韓易熟練地摸走了趙凌風身上所有值錢的東西,甚至連那雙還算完好的靴子都沒放過。
做完這一切,他才緩緩轉過身,看向一直呆立在一旁、渾身顫抖的江婉。
江婉看著韓易一步步走來,慘笑一聲,閉上了眼睛。
“動手吧。”
“是我瞎了眼,也是我負了你。死在你手裡,總比死在那些魔修手裡乾淨。”
此時的她,再無半點當年的高傲,只剩下一具被命運玩弄得千瘡百孔的軀殼。
然而。
預想中的毒手並沒有落下。
啪嗒。
一個冰涼的小玉瓶,被扔到了她的懷裡。
江婉錯愕地睜開眼,接住那個玉瓶。
那是一個普普通通的丹藥瓶,裡面裝著一顆散發著清香的【解毒丹】,以及一顆用來恢復靈力的【回氣丹】。
“韓易……你……”
江婉抬起頭,眼神複雜到了極點。
韓易站在離她三丈遠的地方,沒有靠近,也沒有再看她。
“三年前,你送我一瓶小還丹,全了當年的退婚之情。”
韓易的聲音平靜,彷彿在說一件與自己無關的小事,“今日,我救你一命,贈你一藥,全了當年的贈藥之義。”
“從此以後。”
“你走你的陽關道,我過我的獨木橋。”
“兩清了。”
說完,韓易沒有絲毫留戀,身形一晃,化作一道灰色的殘影,消失在了茫茫夜色之中。
只留下江婉一個人,孤零零地站在亂石堆中。
她緊緊攥著那個玉瓶,指節發白。
看著韓易消失的方向,兩行清淚無聲地滑落,混合著臉上的血汙,狼狽不堪。
“兩清……”
“真的能兩清嗎?”
她看著地上趙凌風那具冰冷的無頭屍體,又看了看手中那帶著餘溫的丹藥。
直到這一刻,她才終於明白。
當年那個被她視為累贅、想要甩掉的少年,其實一直都是一條潛伏在淵的真龍。
而她,為了抓住那所謂的高枝,親手推開了這世上唯一一個真心待她的人。
“哈哈……哈哈哈哈……”
江婉突然像瘋了一樣,在這死寂的山谷中大笑起來,笑聲淒厲,充滿了悔恨與自嘲。
……
山谷外。
韓易御風而行,速度極快。
他沒有回頭。
對於江婉,他沒有愛,也沒有恨。
修仙界太大了,大到足以容納無數的愛恨情仇;修仙界也太小了,小到只有強者才能掌握自己的命運。

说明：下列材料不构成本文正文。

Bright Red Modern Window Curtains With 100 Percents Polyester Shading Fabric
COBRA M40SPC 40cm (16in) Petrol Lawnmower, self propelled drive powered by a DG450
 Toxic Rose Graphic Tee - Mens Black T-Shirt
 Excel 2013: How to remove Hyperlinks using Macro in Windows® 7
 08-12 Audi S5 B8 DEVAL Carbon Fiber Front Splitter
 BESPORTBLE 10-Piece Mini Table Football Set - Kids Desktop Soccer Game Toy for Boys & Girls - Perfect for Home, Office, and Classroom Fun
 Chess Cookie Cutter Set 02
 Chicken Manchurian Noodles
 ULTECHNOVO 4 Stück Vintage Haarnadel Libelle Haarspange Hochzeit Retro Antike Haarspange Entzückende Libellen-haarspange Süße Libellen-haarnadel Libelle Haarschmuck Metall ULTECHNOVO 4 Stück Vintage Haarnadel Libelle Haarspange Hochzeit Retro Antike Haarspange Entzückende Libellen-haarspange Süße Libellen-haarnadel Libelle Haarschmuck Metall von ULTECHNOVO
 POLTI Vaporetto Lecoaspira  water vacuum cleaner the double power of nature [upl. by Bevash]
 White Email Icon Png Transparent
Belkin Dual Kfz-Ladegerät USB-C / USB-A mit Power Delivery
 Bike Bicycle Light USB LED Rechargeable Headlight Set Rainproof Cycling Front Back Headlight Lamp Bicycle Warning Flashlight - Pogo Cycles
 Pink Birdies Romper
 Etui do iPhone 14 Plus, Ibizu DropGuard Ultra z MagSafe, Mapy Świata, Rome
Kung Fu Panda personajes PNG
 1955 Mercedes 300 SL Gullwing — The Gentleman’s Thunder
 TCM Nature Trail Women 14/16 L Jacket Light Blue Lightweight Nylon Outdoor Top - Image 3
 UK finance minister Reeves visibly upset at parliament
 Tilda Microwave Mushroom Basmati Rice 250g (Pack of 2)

那一瓶丹藥扔出去的瞬間,他感覺自己的道心彷彿被擦去了一粒微塵,變得更加通透、圓潤。
“因果已了,念頭通達。”
韓易摸了摸懷裡那枚從趙家庫房順來的神秘鐵盒,又看了看趙凌風貢獻的儲物袋,嘴角終於露出了一抹發自內心的笑容。